O uso abusivo da força policial, principalmente vindo da Polícia Militar, é
histórico e recorrente no Brasil. Um dos principais pontos em jogo nesse sentido é
quando o policial mata uma pessoa em serviço. Geralmente ele fica amparado no artigo
23do Código Penal, ao ser cometida “em estado de necessidade, em legítima defesa ou
em estrito cumprimento do dever legal”. Esse último item enquadra a atividade policial.
Entretanto, vemos o argumento de legítima defesa sendo usado mesmo quando um
policial mata, pelas costas, uma pessoa desarmada.
Casos de mortes não são os únicos que demonstram o quanto nossa polícia é
violenta, as abordagens policiais também são. Vemos todos os dias em jornais policiais
dando tapa na cara de pessoas, sendo extremante truculentos em suas abordagens, e isso
configura uma violência policial e abuso de autoridade.
As autoridades do estado do Rio de Janeiro adotaram recentemente medidas
importantes para solucionar o problema dos homicídios cometidos pela polícia. Além de
criarem um grupo especial de promotores de justiça dentro do Ministério Público do
estado que se encarrega especificamente de abusos cometidos pela polícia e nas prisões,
o GAESP, as três delegacias de homicídios da polícia civil começaram a investigar uma
parte dos homicídios cometidos pela polícia, e a polícia militar instituiu um programa
piloto para equipar policiais com câmeras acopladas aos seus coletes. Essas medidas,
ainda que bem-vindas, estão muito aquém do necessário para acabar com a impunidade
para execuções extrajudiciais e acobertamentos, e quebrar o ciclo de violência que tem
impedido a polícia fluminense de proteger adequadamente as comunidades a que serve.
Em junho de 2016, a polícia militar do Rio iniciou um projeto-piloto para
equipar a polícia com câmeras acopladas ao colete. O uso das câmeras acopladas ao
corpo usadas pelos policiais durante sua patrulha pode desempenhar um papel
fundamental na redução da impunidade nos casos de execuções extrajudiciais
perpetradas por policiais. O vídeo e o áudio gravados antes, durante e depois de um
confronto podem fornecer à polícia civil e aos promotores de justiça, informações
extremamente valiosas para determinar se o uso da força era legal, se o depoimento dos
policiais condiz com a realidade, se houve alteração da cena do crime, das provas ou
qualquer outra iniciativa com o objetivo de acobertar os fatos. O uso de câmeras
acopladas ao corpo também pode trazer outros benefícios importantes para os policiais.
Nos casos em que o uso da força foi realizado dentro dos parâmetros legais, as
gravações poderiam protegê-los de falsas acusações. Nos casos em que alguns agentes
usem a força de maneira ilegal, a câmera poderia ajudar a proteger outros oficiais da
pressão para participarem de um eventual acobertamento, uma vez que as gravações
tornariam esses esforços inúteis. Melhorar as condições de trabalho e salário
teoricamente também seria uma boa alternativa para aliar às outras para que a polícia
brasileira seja menos violenta.
REFERÊNCIAS

FÓRUM BRASILEIRO DE SEGURANÇA PÚBLICA – FBSP. Anuário brasileiro de


segurança pública. Edição XIII. São Paulo, 2019.

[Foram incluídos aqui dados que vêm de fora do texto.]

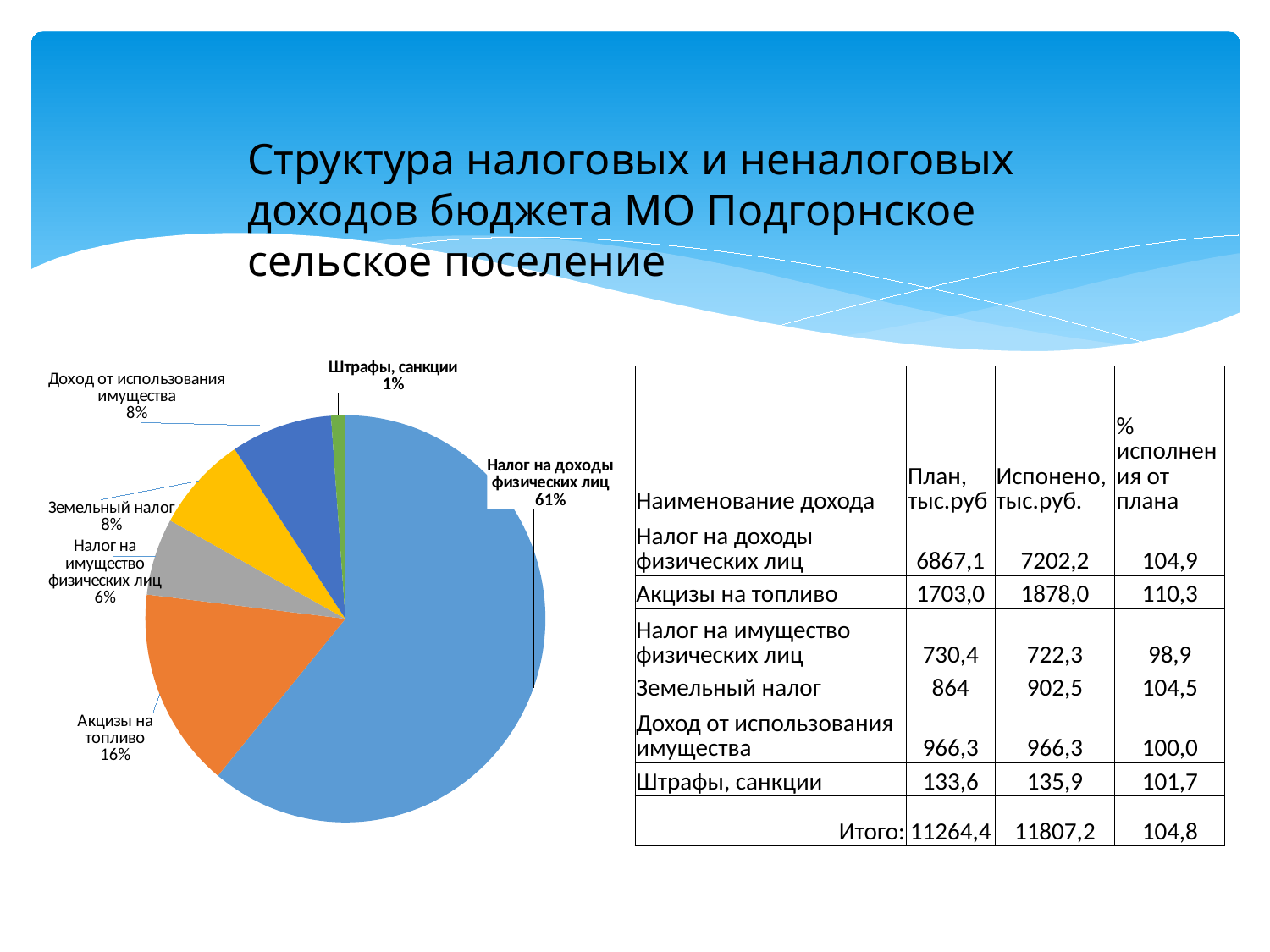
Which category has the largest slice of the pie? Налог на доходы физических лиц What share of the pie does "Акцизы на топливо" represent? 16% What share of the pie does "Штрафы, санкции" represent? 1% What share of the pie does "Налог на доходы физических лиц" represent? 61% Which category has the smallest slice of the pie? Штрафы, санкции How many slices does the pie chart have? 6 What colour is the "Акцизы на топливо" slice in the pie chart? Orange What is the difference in percentage points between the "Налог на доходы физических лиц" slice and the "Акцизы на топливо" slice? 45 Which slice is larger: "Акцизы на топливо" or "Доход от использования имущества"? Акцизы на топливо What kind of chart is shown on the slide? Pie chart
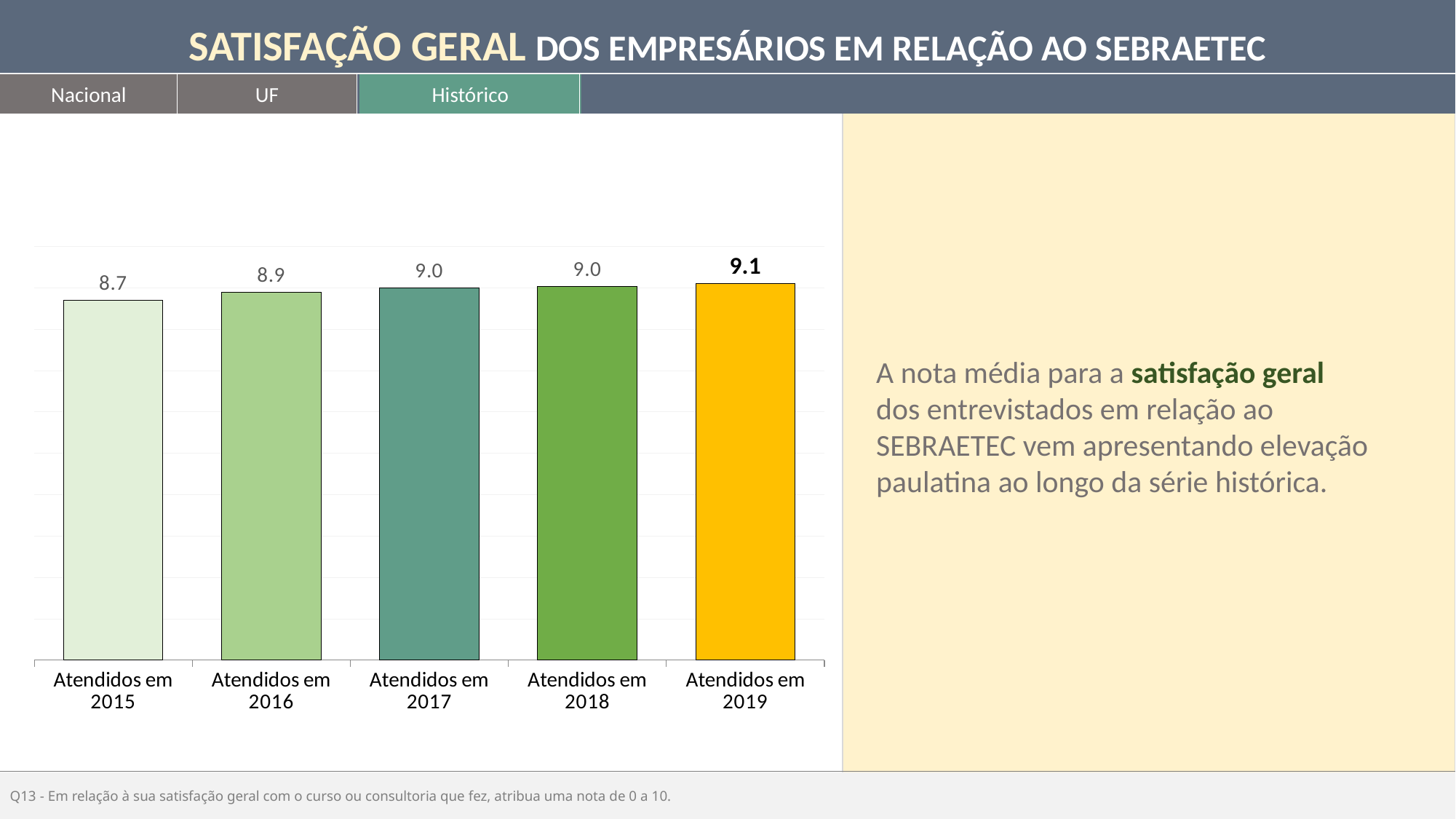
What kind of chart is shown on the slide? Bar chart What is the value for Atendidos em 2016? 8.9 Which is larger, the value for Atendidos em 2016 or Atendidos em 2019? Atendidos em 2019 What is the value for Atendidos em 2015? 8.7 What is the difference between the values for Atendidos em 2019 and Atendidos em 2015? 0.4 What is the difference between the values for Atendidos em 2016 and Atendidos em 2015? 0.2 What is the value for Atendidos em 2019? 9.1 What is the value for Atendidos em 2018? 9.0 Do the values rise or fall from 2015 to 2019? Rise Which category has the lowest value? Atendidos em 2015 How many categories are shown in the chart? 5 Which category has the highest value? Atendidos em 2019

Misse, Michel; GRILLO, Carolina Christoph ; Neri, N. E. . Letalidade policial e


indiferença legal: a apuração judiciária dos 'autos de resistência' no Rio de Janeiro
(2001-2011). Dilemas: Revista de Estudos de Conflito e Controle Social, v. 1, p. 43-72,
2015.

HUMAN RIGHTS WATCH (HRW). 2016. O Bom Policial tem medo – Os custos da
violência policial no Rio de Janeiro. ISBN 978-1-6231-338726. Brasil.